Faits divers Selon la sociologue Agnès De Féo, qui s’intéresse aux femmes portant le niqab, l’ado uccloise disparue a probablement fugué.

"Porter le jilbeb ou le niqab à 14 ans n’est pas anodin. Cette jeune fille est clairement dans un trip salafiste. Elle veut montrer à la société qu’elle est une vraie musulmane, qu’elle est plus musulmane que ses parents. Il y a une démarche de transgression vis-à-vis des parents et de la famille, qui est généralement peu pratiquante et fort occidentalisée. Il y a une crise d’identité. Porter le niqab, c’est un peu comme devenir punk, il y a quelques années. Ce qu’il faut surtout éviter, c’est dire directement qu’elle est manipulée par des hommes. C’est généralement une démarche personnelle", explique la sociologue et documentariste française Agnès De Féo, qui étudie, depuis des années, les motivations des femmes portant le niqab, alors qu’une ado uccloise de 14 ans le portant régulièrement a disparu mercredi.

Celle qui a rencontré ces dernières années plus de 150 femmes porteuses du niqab en Belgique et en France et en a sorti plusieurs documentaires, dont le dernier, Voile interdit, qui date de 2017, établis deux types de femmes : les adolescentes en rupture et les femmes plus âgées voulant se racheter une virginité.

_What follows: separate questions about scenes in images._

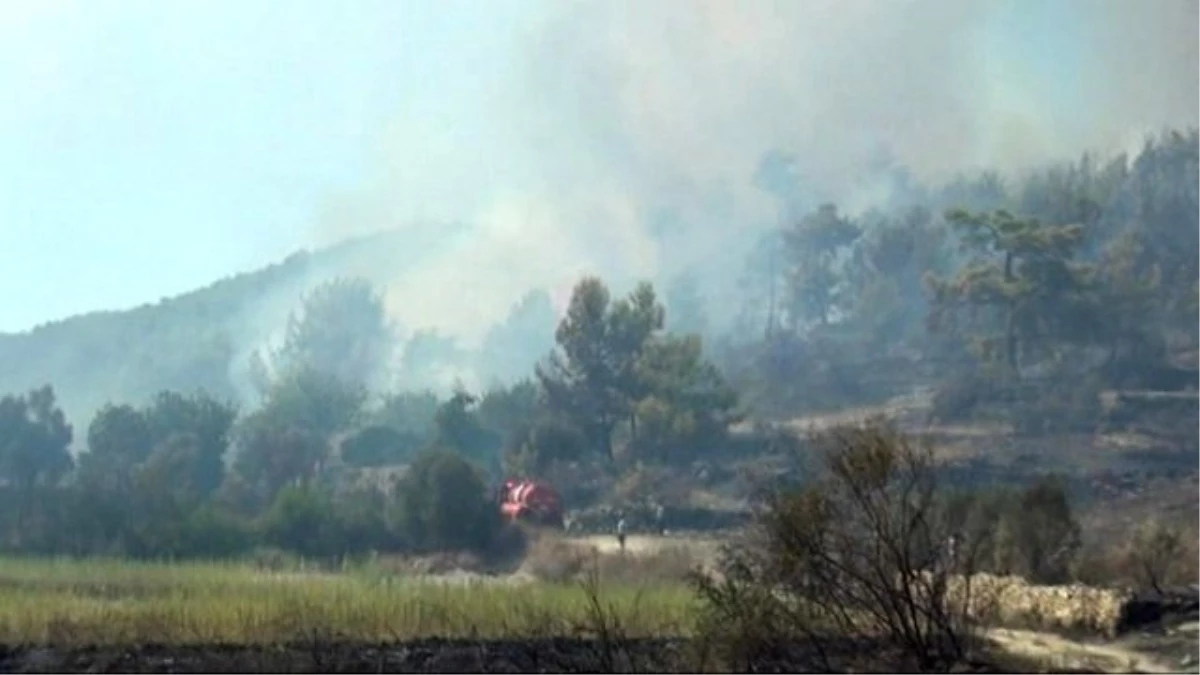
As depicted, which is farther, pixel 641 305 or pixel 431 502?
pixel 641 305

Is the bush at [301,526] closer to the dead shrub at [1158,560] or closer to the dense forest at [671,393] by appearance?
the dense forest at [671,393]

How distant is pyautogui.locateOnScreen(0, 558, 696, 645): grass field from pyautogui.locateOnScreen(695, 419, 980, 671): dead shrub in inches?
88.8

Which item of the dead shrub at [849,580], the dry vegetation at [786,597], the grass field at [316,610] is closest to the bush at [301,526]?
the dry vegetation at [786,597]

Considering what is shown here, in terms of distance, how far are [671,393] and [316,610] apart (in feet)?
152

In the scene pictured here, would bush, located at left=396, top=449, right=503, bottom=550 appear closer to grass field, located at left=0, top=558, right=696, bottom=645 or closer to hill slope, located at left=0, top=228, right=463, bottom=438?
grass field, located at left=0, top=558, right=696, bottom=645

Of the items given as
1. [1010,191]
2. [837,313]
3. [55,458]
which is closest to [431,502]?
[55,458]

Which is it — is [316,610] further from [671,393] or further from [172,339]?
[172,339]

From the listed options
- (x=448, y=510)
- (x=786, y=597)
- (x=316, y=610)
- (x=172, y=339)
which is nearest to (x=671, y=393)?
(x=448, y=510)

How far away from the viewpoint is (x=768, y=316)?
393 ft

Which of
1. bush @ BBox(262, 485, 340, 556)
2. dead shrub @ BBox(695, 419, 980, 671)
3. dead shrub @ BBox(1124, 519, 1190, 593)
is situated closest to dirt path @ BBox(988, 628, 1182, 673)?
dead shrub @ BBox(695, 419, 980, 671)

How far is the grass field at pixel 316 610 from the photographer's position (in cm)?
2744

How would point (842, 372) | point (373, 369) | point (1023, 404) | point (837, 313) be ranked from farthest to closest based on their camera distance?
point (373, 369)
point (837, 313)
point (842, 372)
point (1023, 404)

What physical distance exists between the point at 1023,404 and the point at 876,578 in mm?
54911

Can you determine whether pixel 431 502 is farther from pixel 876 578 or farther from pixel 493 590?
pixel 876 578
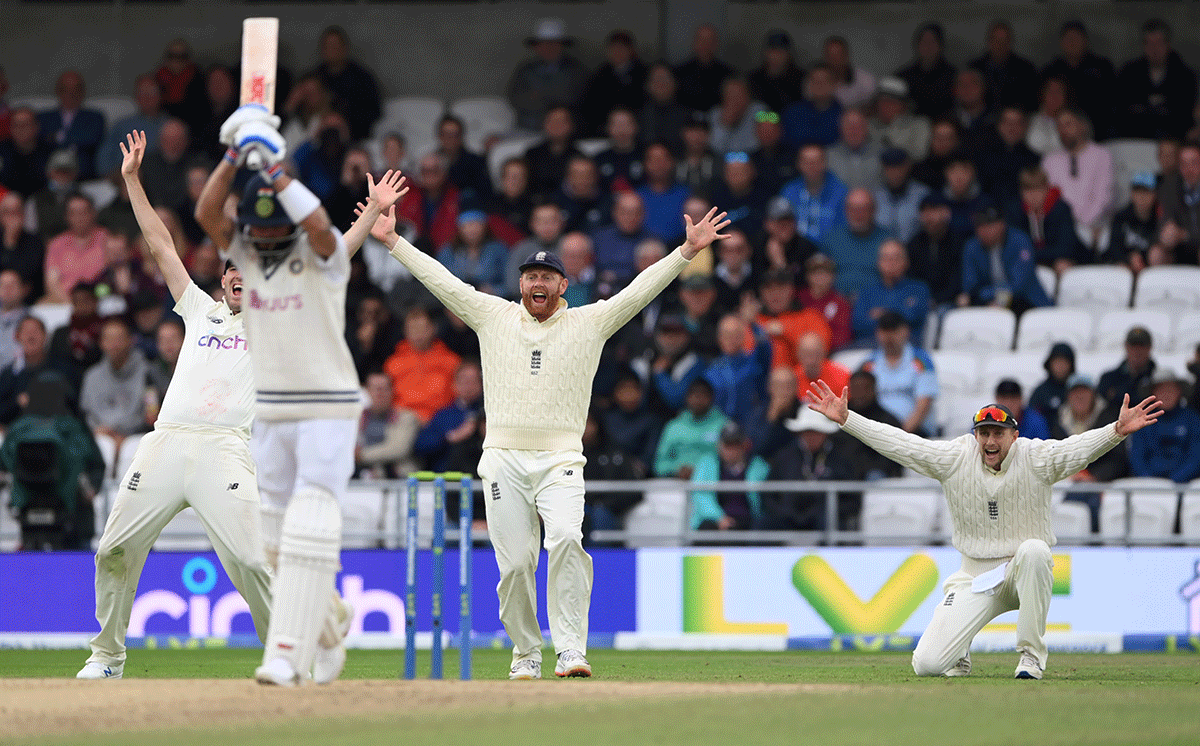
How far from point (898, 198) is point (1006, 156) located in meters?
1.26

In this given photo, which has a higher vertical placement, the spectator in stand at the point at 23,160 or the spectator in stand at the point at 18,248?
the spectator in stand at the point at 23,160

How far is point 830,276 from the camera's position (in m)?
16.9

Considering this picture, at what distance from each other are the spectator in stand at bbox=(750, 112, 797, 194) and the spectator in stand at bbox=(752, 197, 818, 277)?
0.97m

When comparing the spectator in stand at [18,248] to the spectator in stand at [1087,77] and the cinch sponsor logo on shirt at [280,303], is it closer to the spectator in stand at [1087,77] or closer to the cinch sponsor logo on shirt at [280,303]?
the spectator in stand at [1087,77]

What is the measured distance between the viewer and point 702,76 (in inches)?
765

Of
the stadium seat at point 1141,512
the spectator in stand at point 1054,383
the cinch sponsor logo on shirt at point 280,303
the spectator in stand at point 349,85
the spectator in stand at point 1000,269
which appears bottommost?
the stadium seat at point 1141,512

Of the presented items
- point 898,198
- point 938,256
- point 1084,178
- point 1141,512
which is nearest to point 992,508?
point 1141,512

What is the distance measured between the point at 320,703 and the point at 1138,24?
1629cm

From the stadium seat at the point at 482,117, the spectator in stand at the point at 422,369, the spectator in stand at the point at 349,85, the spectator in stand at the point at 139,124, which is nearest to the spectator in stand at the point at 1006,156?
the stadium seat at the point at 482,117

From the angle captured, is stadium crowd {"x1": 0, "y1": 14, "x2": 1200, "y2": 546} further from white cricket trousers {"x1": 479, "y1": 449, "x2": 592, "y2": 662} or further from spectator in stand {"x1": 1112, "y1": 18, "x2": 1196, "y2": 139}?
white cricket trousers {"x1": 479, "y1": 449, "x2": 592, "y2": 662}

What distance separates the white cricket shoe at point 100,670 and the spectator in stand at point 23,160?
1110 cm

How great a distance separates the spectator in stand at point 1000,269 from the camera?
56.3 ft

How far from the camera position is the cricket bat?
8.03 meters

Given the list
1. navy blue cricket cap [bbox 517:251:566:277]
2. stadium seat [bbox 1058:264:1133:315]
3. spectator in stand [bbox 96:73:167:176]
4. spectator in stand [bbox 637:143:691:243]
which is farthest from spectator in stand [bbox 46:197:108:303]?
stadium seat [bbox 1058:264:1133:315]
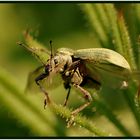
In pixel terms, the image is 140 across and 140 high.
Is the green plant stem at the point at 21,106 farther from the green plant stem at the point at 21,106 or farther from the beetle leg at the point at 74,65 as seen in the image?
the beetle leg at the point at 74,65

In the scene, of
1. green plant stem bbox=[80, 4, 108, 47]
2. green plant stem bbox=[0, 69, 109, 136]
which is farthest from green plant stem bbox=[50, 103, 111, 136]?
green plant stem bbox=[80, 4, 108, 47]

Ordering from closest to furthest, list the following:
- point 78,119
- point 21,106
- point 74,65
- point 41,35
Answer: point 78,119 < point 74,65 < point 21,106 < point 41,35

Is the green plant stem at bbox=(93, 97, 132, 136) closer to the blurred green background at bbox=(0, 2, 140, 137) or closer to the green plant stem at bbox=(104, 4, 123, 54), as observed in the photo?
the green plant stem at bbox=(104, 4, 123, 54)

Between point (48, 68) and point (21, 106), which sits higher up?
point (48, 68)

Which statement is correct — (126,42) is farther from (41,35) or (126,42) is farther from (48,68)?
(41,35)

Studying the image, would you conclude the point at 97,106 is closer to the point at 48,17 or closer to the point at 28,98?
the point at 28,98

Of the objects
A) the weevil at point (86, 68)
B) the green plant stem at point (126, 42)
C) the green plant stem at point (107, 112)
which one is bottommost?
the green plant stem at point (107, 112)

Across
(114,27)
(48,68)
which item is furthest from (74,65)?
(114,27)

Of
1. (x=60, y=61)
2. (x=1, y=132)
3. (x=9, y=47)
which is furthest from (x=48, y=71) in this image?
(x=9, y=47)

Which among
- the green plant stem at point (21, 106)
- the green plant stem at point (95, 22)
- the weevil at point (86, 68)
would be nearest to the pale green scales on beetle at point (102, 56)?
the weevil at point (86, 68)
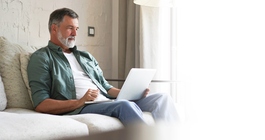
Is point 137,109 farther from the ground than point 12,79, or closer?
closer

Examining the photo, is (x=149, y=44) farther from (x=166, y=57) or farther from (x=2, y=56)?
(x=2, y=56)

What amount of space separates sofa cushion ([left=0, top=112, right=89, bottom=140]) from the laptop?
400 mm

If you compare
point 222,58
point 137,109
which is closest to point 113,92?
point 137,109

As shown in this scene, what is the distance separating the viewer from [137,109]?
60.3 inches

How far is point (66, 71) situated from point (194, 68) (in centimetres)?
128

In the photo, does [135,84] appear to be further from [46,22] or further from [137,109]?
[46,22]

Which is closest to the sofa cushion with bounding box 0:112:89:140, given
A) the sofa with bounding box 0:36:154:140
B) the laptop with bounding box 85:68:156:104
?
the sofa with bounding box 0:36:154:140

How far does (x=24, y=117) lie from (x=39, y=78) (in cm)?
50

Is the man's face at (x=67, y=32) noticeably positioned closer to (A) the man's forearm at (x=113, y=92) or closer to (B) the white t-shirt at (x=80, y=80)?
(B) the white t-shirt at (x=80, y=80)

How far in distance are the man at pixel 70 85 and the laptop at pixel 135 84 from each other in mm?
64

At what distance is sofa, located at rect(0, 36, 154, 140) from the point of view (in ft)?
3.53

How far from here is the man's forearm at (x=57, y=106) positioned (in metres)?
1.58

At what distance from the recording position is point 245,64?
225 centimetres

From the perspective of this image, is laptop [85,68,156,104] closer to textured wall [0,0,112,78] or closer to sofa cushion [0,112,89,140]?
sofa cushion [0,112,89,140]
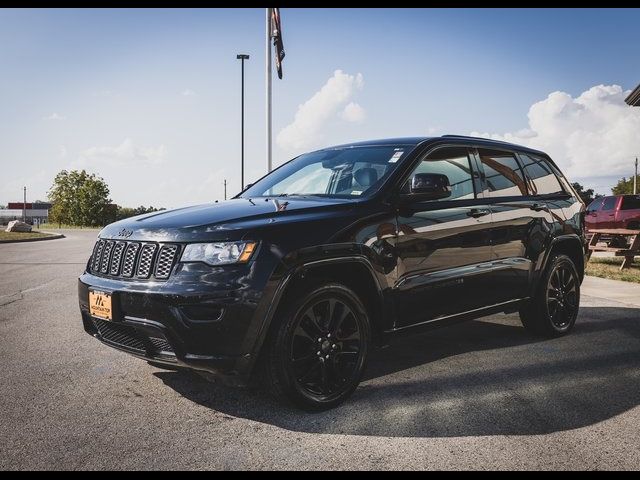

"Contrairement à ce que l’on peut croire, la grande majorité d’entre elles n’ont pas d’homme dans leur vie, mais aussi très peu de culture religieuse. Passés ces deux points communs, il y a deux catégories : les jeunes en rupture identitaire et se rebellant par rapport à leur milieu, qui est généralement plutôt bourgeois et dont l’identité religieuse est peu exprimée, et celles, plus âgées, qui veulent se racheter une virginité. Ce sont alors des femmes qui ont eu plusieurs compagnons, se faisant parfois battre ou ayant des enfants hors mariage".

Dans le cas de la jeune Uccloise disparue, on peut faire l’hypothèse d’une fugue adolescente, la jeune fille voulant priver sa famille de sa présence car ne s’estimant pas à sa place.

Sur une des photos de l’avis de recherche, la jeune fille porte un jilbeb. Un voile quasi intégral qui ressemble au niqab et s’avère souvent l’étape intermédiaire avant le port de celui-ci. "Son port est une démarche volontaire", insiste la sociologue.